Two years into the COVID-19 pandemic, the Centers for Disease Control and Prevention is still trying to improve the way it collects and analyzes public health data, Politico reported.
A March 16th email reviewed by Politico from Dan Jernigan, the CDC’s deputy director for Public Health Science and Surveillance, mentioned the Data Modernization Initiative — a plan that would include integrating state and federal data systems and giving states funding to hire staffers to work with data.

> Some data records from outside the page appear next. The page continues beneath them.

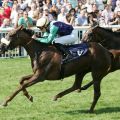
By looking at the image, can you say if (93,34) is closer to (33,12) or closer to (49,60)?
(49,60)

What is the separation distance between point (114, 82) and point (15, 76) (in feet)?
9.79

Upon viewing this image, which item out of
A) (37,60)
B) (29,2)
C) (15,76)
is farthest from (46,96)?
(29,2)

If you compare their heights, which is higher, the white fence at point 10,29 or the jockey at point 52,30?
the jockey at point 52,30

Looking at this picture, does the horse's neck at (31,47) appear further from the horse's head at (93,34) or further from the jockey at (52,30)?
the horse's head at (93,34)

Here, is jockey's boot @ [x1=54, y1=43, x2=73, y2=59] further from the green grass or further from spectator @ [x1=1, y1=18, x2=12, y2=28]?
spectator @ [x1=1, y1=18, x2=12, y2=28]

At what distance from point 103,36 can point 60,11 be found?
8691mm

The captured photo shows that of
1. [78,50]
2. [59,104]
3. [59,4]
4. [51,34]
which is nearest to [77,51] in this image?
[78,50]

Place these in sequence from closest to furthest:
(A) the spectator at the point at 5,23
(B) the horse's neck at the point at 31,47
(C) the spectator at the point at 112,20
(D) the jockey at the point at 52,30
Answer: (B) the horse's neck at the point at 31,47, (D) the jockey at the point at 52,30, (A) the spectator at the point at 5,23, (C) the spectator at the point at 112,20

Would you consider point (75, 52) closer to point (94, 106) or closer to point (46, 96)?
point (94, 106)

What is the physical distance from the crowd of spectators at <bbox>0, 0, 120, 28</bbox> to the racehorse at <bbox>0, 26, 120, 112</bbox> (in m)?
7.90

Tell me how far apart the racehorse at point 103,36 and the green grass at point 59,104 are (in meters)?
1.13

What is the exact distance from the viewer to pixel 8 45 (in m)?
9.69

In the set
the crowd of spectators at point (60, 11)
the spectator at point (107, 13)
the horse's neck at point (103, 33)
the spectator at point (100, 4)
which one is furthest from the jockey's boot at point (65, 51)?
the spectator at point (100, 4)

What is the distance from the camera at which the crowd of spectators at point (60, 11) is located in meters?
19.0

The COVID-19 pandemic highlighted the stark limitations of the US public health data systems: information is siloed at individual hospitals and local health departments and often takes a winding path before it gets to the federal level. Labs couldn’t send information on cases straight from their own data systems to the CDC, relying on emails and faxes to pass along information. Some data-collection programs required manual entry. It took weeks and months for federal agencies to figure out answers to questions that other countries had the systems to answer in real-time.
Jernigan told Politico that the CDC is spending $3 billion to help states hire and train new employees to work with public health data. The CDC’s renewed efforts come as the United States stares down yet another wave of viral infection from COVID-19 variants.
Improving public health data systems would help the agency more effectively monitor all public health threats, not just COVID-19. If the efforts are successful and properly funded, they could also leave the US in a better position for any future pandemics.